• SHORT TASK
Copy the listing below word for word, leaving out the pictures.
──────────────────────────────
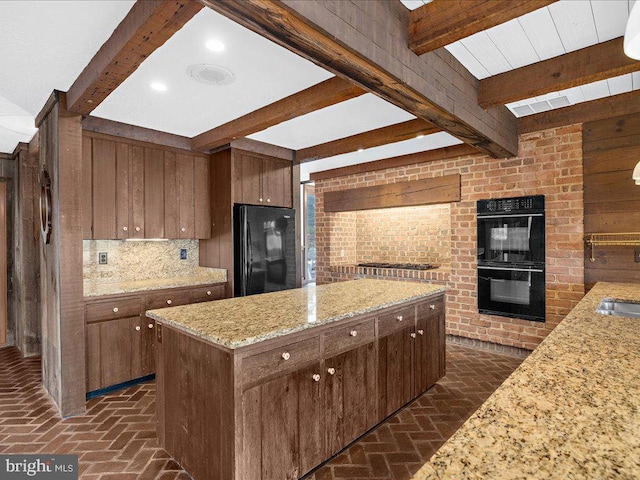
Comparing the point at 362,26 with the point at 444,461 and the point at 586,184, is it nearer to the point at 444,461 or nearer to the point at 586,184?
the point at 444,461

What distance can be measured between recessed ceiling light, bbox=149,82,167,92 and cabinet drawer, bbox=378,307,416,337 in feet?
7.35

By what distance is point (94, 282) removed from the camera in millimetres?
3525

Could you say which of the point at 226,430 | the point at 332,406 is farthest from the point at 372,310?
the point at 226,430

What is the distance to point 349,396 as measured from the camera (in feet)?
7.04

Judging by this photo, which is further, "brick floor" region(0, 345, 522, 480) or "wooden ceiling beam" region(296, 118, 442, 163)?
"wooden ceiling beam" region(296, 118, 442, 163)

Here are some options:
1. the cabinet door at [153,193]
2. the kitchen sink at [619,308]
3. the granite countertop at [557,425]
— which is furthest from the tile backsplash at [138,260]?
the kitchen sink at [619,308]

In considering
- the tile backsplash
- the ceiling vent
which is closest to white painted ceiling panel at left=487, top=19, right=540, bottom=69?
the ceiling vent

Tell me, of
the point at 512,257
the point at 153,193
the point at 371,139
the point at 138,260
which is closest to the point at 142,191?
the point at 153,193

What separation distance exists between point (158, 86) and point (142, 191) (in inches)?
52.2

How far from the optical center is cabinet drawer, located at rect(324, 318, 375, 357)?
2.01m

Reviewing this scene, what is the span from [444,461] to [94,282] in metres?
3.74

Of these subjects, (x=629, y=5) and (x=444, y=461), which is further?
(x=629, y=5)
──────────────────────────────
• PROBLEM SOLUTION
Comparing the point at 362,26 with the point at 444,461 and the point at 586,184, is it nearer to the point at 444,461 or nearer to the point at 586,184?
the point at 444,461

What distance can be measured between recessed ceiling light, bbox=149,82,167,92 and cabinet drawer, bbox=378,307,416,337 in feet?
7.35

By what distance is point (94, 282) removed from the camera in millimetres?
3525

Could you say which of the point at 226,430 | the point at 332,406 is farthest from the point at 372,310?
the point at 226,430

What is the distance to point 349,396 as measured from the camera (in feet)?
7.04

Judging by this photo, which is further, "brick floor" region(0, 345, 522, 480) or "wooden ceiling beam" region(296, 118, 442, 163)?
"wooden ceiling beam" region(296, 118, 442, 163)

Here are some options:
1. the cabinet door at [153,193]
2. the kitchen sink at [619,308]
3. the granite countertop at [557,425]
— which is furthest from the tile backsplash at [138,260]?
the kitchen sink at [619,308]

In considering
- the tile backsplash
- the ceiling vent
which is closest to white painted ceiling panel at left=487, top=19, right=540, bottom=69?
the ceiling vent

Tell me, of
the point at 512,257
the point at 153,193
the point at 371,139
the point at 138,260
which is closest to the point at 142,191?
the point at 153,193

What separation distance exists between point (158, 86) and point (142, 191) (in inches)?
52.2

How far from the optical center is cabinet drawer, located at rect(324, 318, 375, 357)?
2.01m

Reviewing this scene, what is the span from [444,461] to [94,282] in metres?
3.74

Of these subjects, (x=629, y=5) and (x=444, y=461), which is further?
(x=629, y=5)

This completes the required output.